*WHAT NEEDS TO BE DONE*: Repeat the items from the line containing "The Rites -The Rites" through the line containing "Burberry GüRteltasche Black", inclusive, switching "Slippers" to "Sandals" and leaving everything else unchanged.

*RECORD EXCERPTS*:
== == ==

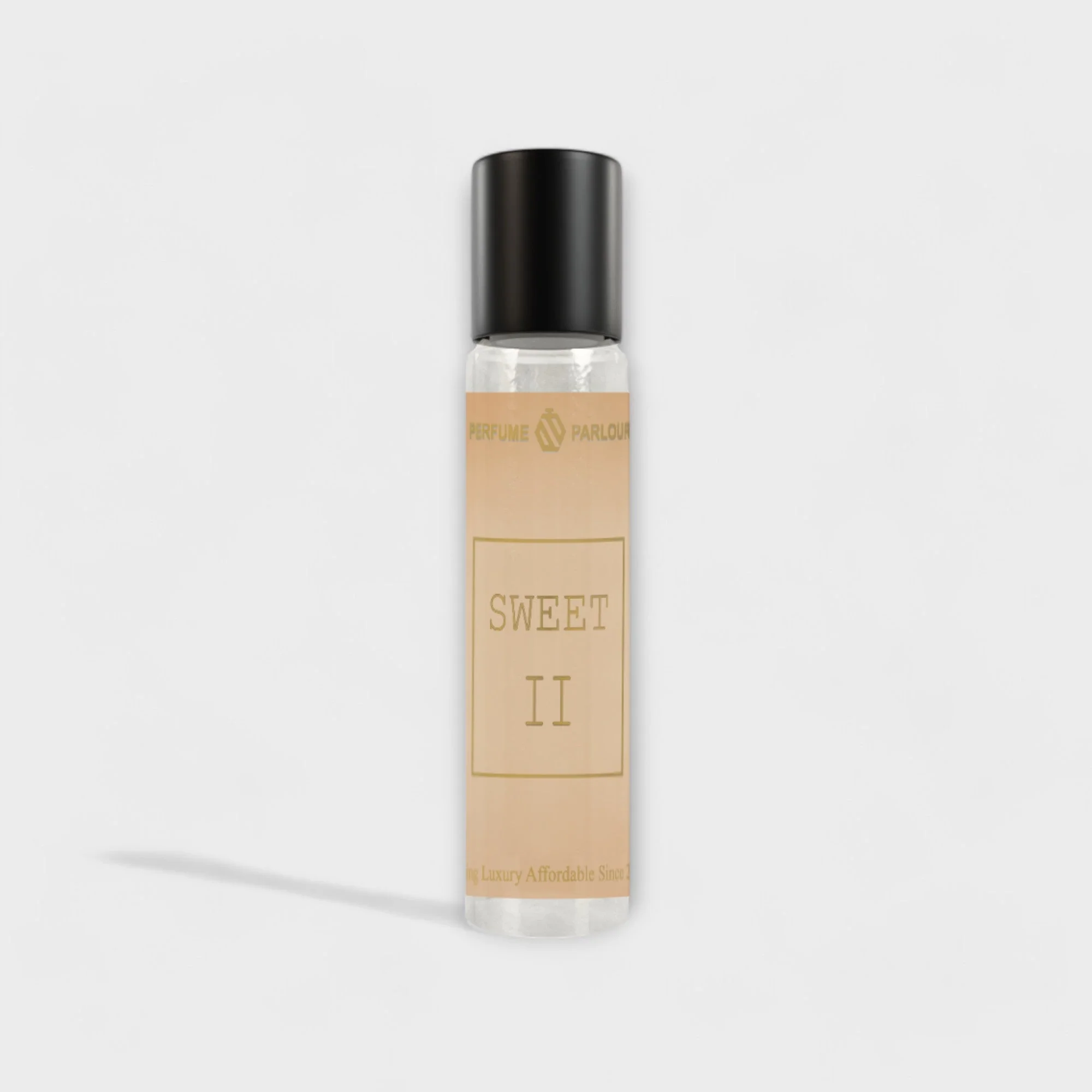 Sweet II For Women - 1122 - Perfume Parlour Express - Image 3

== == ==

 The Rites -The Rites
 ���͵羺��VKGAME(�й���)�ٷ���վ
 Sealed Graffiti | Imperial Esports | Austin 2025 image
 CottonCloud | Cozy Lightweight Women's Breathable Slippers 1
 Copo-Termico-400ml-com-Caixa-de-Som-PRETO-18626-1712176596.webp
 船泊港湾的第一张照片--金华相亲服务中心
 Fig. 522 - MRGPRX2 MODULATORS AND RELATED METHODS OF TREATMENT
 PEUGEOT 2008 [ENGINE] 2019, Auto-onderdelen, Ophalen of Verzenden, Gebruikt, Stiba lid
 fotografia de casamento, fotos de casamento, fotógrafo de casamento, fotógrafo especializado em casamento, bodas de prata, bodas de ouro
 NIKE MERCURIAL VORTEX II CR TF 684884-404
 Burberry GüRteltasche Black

== == ==

*EXERCISE RESPONSE*:
 The Rites -The Rites
 ���͵羺��VKGAME(�й���)�ٷ���վ
 Sealed Graffiti | Imperial Esports | Austin 2025 image
 CottonCloud | Cozy Lightweight Women's Breathable Sandals 1
 Copo-Termico-400ml-com-Caixa-de-Som-PRETO-18626-1712176596.webp
 船泊港湾的第一张照片--金华相亲服务中心
 Fig. 522 - MRGPRX2 MODULATORS AND RELATED METHODS OF TREATMENT
 PEUGEOT 2008 [ENGINE] 2019, Auto-onderdelen, Ophalen of Verzenden, Gebruikt, Stiba lid
 fotografia de casamento, fotos de casamento, fotógrafo de casamento, fotógrafo especializado em casamento, bodas de prata, bodas de ouro
 NIKE MERCURIAL VORTEX II CR TF 684884-404
 Burberry GüRteltasche Black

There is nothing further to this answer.